Roasted cod with cavolo nero and salsa verde
I was inspired to cook this after seeing a lamb based version in the food section of the paper. I had spent a day at the seaside so substituted the lamb for cod.
Roasted cod with cavolo nero and salsa verde
I was inspired to cook this after seeing a lamb based version in the food section of the paper. I had spent a day at the seaside so substituted the lamb for cod.
Steps
- 1
Rinse then combine parsley, mint and basil and douse with olive oil. Chop finely to reduce in size.
- 2
Add Dijon mustard, anchovies, lemon juice and capers and chop through until fine adding more oil to keep it together. You can do this in a blender but do it by hand if you have time as the smell is amazing!
- 3
Preheat oven to 180c, place cod loin on baking tray, season and add olive oil and roast for 10 - 15 mins (to suit).
- 4
Boil kettle and boil cavolo nero for between 5 a 10 mins.

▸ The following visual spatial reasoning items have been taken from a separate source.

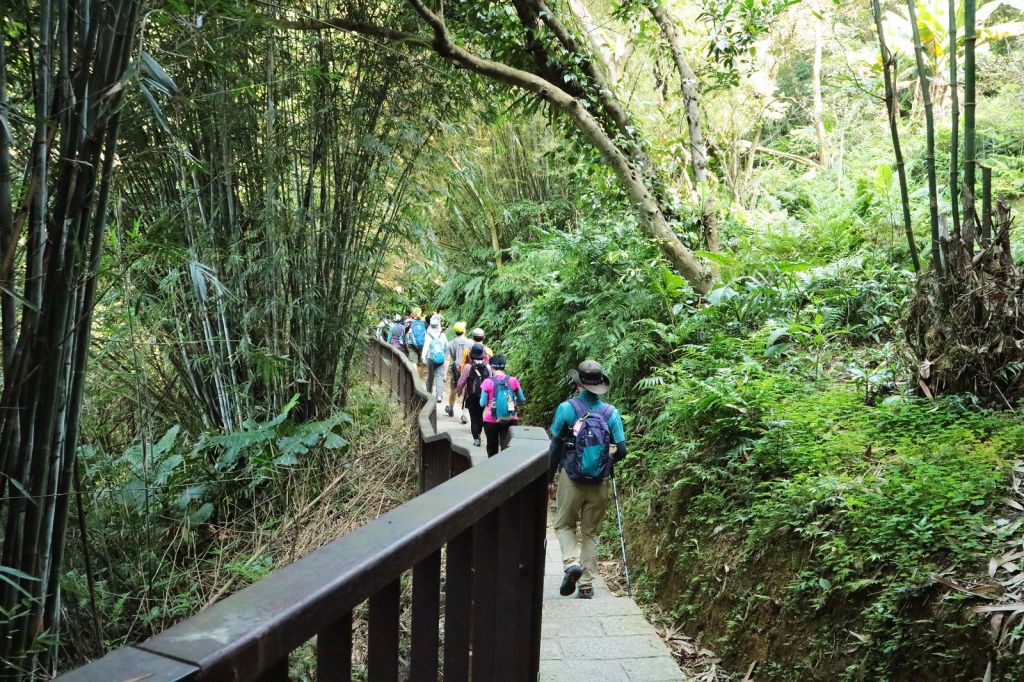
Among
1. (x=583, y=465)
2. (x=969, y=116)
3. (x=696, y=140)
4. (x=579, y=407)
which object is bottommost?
(x=583, y=465)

The stems take much longer than the leaves (I may remove stems next time to get a more even cook). Once cooked, drain and put back in pan with a knob of butter. Replace lid and let sit in own steam.
- 5
Once cod is cooked, remove from oven. Add cavolo nero to plate, add cod and finally salsa verde. Finish with lemon juice, olive oil and season to taste. Serve immediately as cavolo nero gets cold very quickly.